29 ans de libération d'Adem Demach

29 ans de libération d'Adem Demach

Aujourd'hui, il y a 28 ans depuis la sortie de l'activité Adem Demach. À cette époque, il a été merveilleusement accueilli par des milliers de citoyens. Après sa libération, Demach poursuivit immédiatement son activité politique. Il a été arrêté et condamné trois fois, subissant ainsi 28 ans de prison en Yougoslavie. Sur 21 [...]

Après sa libération, Demach poursuivit immédiatement son activité politique. Il a été arrêté et condamné trois fois, subissant ainsi 28 ans de prison en Yougoslavie.

Le 21 avril 1990, Adem Demach et de nombreux amis des prisons croates ont été libérés. Dans sa première interview, un jour ou deux après sa sortie de prison pour la télévision slovène, sans aucune expression de haine ou de vengeance, Ademi a tenté d'ouvrir la voie et de trouver des solutions acceptables et favorables à tous ceux qui, non seulement par la parole, mais aussi par des actes, étaient pour la liberté et l'égalité dans les espaces balkaniques.

En 1975, de nombreuses détentions arbitraires ont eu lieu au Kosovo, en Croatie, en Bosnie-Herzégovine, en Voïvodine, parmi les Albanais de Macédoine et du Monténégro, et de nombreuses procédures judiciaires ont été engagées contre des personnes que la police secrète serbe considérait comme dangereuses et porteuses des forces disciplinaires yougoslaves. A cette fin, le 6 octobre 1975, Adem Demaci a été emprisonné à Pristina pour la troisième fois.

Dans le processus conçu, à la suite d'enquêtes cruelles, ils ont été condamnés, à de faux témoins et impitoyablement, Adem Demaci, Rexhep Mala (le défunt), Skender Kastrati, et 16 autres. Les peines ont été réduites de 15 à 5 ans.

Bien qu'il ne soit pas innocent du tout, Ademi Demac n'a pas renoncé à l'idée que les Albanais ont le droit d'être libres et égaux à tous les autres peuples des Balkans et de prononcer sa sentence contre lui pendant 15 ans, il l'a reçu avec sourire.

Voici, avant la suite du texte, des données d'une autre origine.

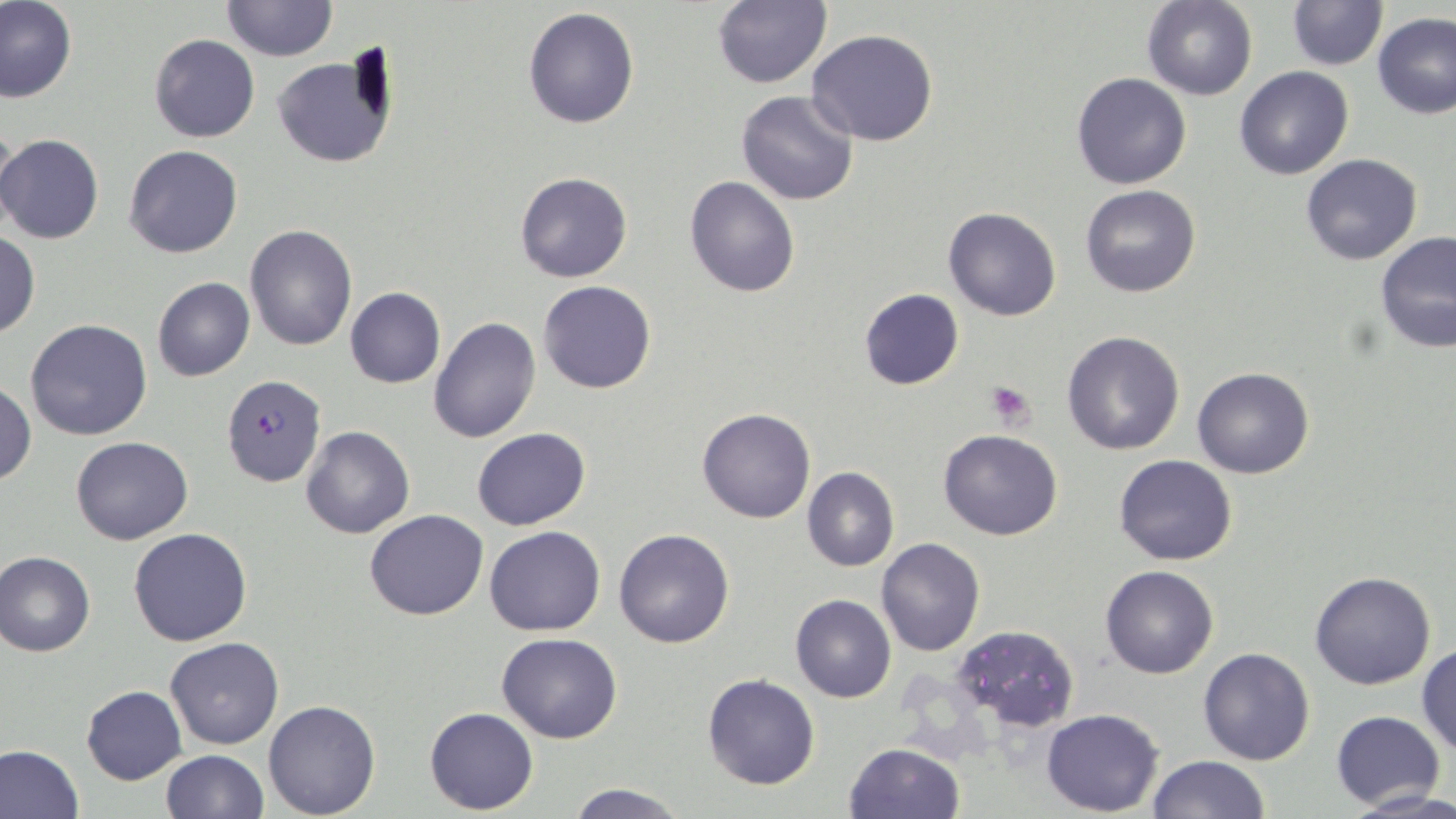

Summary:
  - Coordinate format: approximate bounding boxes as named x1/y1/x2/y2 corners in pixels
  - Uninfected red blood cell locations: (x1=0, y1=0, x2=78, y2=103), (x1=220, y1=0, x2=337, y2=63), (x1=1285, y1=0, x2=1389, y2=70), (x1=712, y1=1, x2=831, y2=88), (x1=1141, y1=1, x2=1257, y2=99), (x1=523, y1=6, x2=639, y2=129), (x1=1373, y1=14, x2=1456, y2=119), (x1=806, y1=28, x2=940, y2=146), (x1=148, y1=34, x2=260, y2=143), (x1=270, y1=51, x2=397, y2=168), (x1=1234, y1=66, x2=1356, y2=180), (x1=1072, y1=73, x2=1191, y2=190), (x1=735, y1=90, x2=859, y2=207), (x1=1, y1=118, x2=22, y2=235), (x1=0, y1=135, x2=104, y2=244), (x1=123, y1=145, x2=243, y2=259), (x1=1299, y1=154, x2=1423, y2=267), (x1=515, y1=172, x2=632, y2=284), (x1=684, y1=175, x2=800, y2=297), (x1=1079, y1=185, x2=1200, y2=298), (x1=942, y1=207, x2=1061, y2=321), (x1=244, y1=226, x2=357, y2=349), (x1=0, y1=232, x2=39, y2=339), (x1=1375, y1=232, x2=1456, y2=355), (x1=151, y1=277, x2=256, y2=382), (x1=537, y1=280, x2=656, y2=393), (x1=345, y1=288, x2=445, y2=390), (x1=858, y1=289, x2=963, y2=391), (x1=428, y1=317, x2=541, y2=444), (x1=24, y1=318, x2=154, y2=441), (x1=1061, y1=330, x2=1185, y2=455), (x1=1192, y1=367, x2=1315, y2=479), (x1=0, y1=381, x2=36, y2=486), (x1=697, y1=406, x2=817, y2=524), (x1=299, y1=426, x2=415, y2=540), (x1=471, y1=427, x2=592, y2=531), (x1=938, y1=428, x2=1062, y2=539), (x1=71, y1=436, x2=194, y2=545), (x1=1114, y1=454, x2=1237, y2=566), (x1=801, y1=467, x2=899, y2=571), (x1=365, y1=509, x2=488, y2=621), (x1=484, y1=526, x2=605, y2=636), (x1=129, y1=527, x2=253, y2=646), (x1=613, y1=528, x2=735, y2=648), (x1=875, y1=537, x2=986, y2=656), (x1=1, y1=552, x2=96, y2=658), (x1=1100, y1=565, x2=1219, y2=678), (x1=1309, y1=571, x2=1437, y2=690), (x1=790, y1=594, x2=895, y2=703), (x1=951, y1=623, x2=1080, y2=730), (x1=497, y1=633, x2=623, y2=743), (x1=166, y1=636, x2=285, y2=749), (x1=1416, y1=644, x2=1456, y2=757), (x1=1197, y1=647, x2=1318, y2=765), (x1=701, y1=675, x2=820, y2=791), (x1=80, y1=685, x2=186, y2=785), (x1=263, y1=700, x2=381, y2=818), (x1=425, y1=707, x2=538, y2=813), (x1=1041, y1=708, x2=1164, y2=815), (x1=1331, y1=709, x2=1445, y2=810), (x1=844, y1=743, x2=965, y2=819), (x1=0, y1=744, x2=86, y2=819), (x1=159, y1=749, x2=269, y2=819), (x1=1147, y1=754, x2=1272, y2=819), (x1=565, y1=781, x2=688, y2=818), (x1=1349, y1=788, x2=1456, y2=817)
  - Plasmodium falciparum-infected red blood cell locations: (x1=222, y1=374, x2=326, y2=486)
  - Platelet locations: (x1=984, y1=380, x2=1036, y2=428)
  - Slide-level diagnosis: Plasmodium falciparum
  - Image size: 1456×819 pixels
  - Magnification: 1000x
  - Stain: May-Grünwald-Giemsa
  - Field of view: one of a larger specimen
  - Preparation: thin blood smear
  - Modality: light microscopy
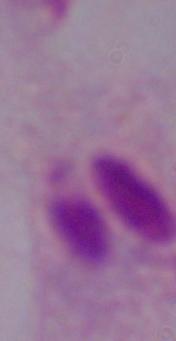
{
  "identification": "trichomonad",
  "magnification": "1000x",
  "modality": "photomicrograph"
}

Maintenant, il était tout à fait clair que la Yougoslavie était entrée sur le chemin de sa défaite en toute sécurité.

En mars 1990, dans la célèbre cabane de Stara Gradiska, où ils étaient fermes, Adem Demach et trente autres Albanais, aujourd'hui quatorze ans, pour la première fois, les autorités policières ont permis à des fonctionnaires de la Croix-Rouge internationale d'entrer.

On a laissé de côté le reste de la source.